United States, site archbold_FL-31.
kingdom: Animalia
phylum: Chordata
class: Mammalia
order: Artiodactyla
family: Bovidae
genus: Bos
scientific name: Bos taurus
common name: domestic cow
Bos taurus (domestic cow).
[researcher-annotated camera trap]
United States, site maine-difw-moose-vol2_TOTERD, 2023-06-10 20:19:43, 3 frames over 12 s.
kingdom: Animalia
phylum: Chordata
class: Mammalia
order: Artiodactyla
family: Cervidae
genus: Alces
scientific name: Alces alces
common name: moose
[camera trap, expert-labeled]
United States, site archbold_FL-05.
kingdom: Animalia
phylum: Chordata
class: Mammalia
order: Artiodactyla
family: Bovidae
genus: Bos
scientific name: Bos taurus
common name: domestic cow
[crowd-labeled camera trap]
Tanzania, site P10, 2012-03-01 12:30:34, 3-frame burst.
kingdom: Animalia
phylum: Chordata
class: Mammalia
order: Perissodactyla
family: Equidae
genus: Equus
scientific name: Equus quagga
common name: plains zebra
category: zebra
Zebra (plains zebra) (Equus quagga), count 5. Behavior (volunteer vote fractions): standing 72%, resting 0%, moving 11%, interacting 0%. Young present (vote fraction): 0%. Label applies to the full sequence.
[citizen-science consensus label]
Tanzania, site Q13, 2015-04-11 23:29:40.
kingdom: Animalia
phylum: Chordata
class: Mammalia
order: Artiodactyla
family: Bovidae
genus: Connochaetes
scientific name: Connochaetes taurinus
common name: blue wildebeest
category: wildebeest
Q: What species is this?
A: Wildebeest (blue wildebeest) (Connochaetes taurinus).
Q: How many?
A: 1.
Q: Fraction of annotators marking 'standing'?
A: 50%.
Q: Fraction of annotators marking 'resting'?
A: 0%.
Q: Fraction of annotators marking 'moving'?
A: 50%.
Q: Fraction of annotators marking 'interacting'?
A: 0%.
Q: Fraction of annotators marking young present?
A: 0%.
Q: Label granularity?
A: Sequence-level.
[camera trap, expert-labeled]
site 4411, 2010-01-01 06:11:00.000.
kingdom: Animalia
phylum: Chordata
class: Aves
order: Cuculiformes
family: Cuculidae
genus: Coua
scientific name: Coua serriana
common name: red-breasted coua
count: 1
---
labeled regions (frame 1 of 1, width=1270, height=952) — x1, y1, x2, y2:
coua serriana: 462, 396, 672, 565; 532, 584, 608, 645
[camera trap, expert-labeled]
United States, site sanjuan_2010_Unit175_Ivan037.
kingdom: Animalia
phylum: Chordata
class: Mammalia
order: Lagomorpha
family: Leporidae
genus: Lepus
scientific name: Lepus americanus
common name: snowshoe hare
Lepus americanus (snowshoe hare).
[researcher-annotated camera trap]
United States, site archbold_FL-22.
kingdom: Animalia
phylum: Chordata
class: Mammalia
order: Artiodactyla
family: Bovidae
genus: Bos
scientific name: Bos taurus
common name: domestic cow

━━━━━━━━━━━━━━━━━━━━━━━━━━━━━━

What to work on: Copy every line from the records above that contains the string "marking".

Result of the task:
Q: Fraction of annotators marking 'standing'?
Q: Fraction of annotators marking 'resting'?
Q: Fraction of annotators marking 'moving'?
Q: Fraction of annotators marking 'interacting'?
Q: Fraction of annotators marking young present?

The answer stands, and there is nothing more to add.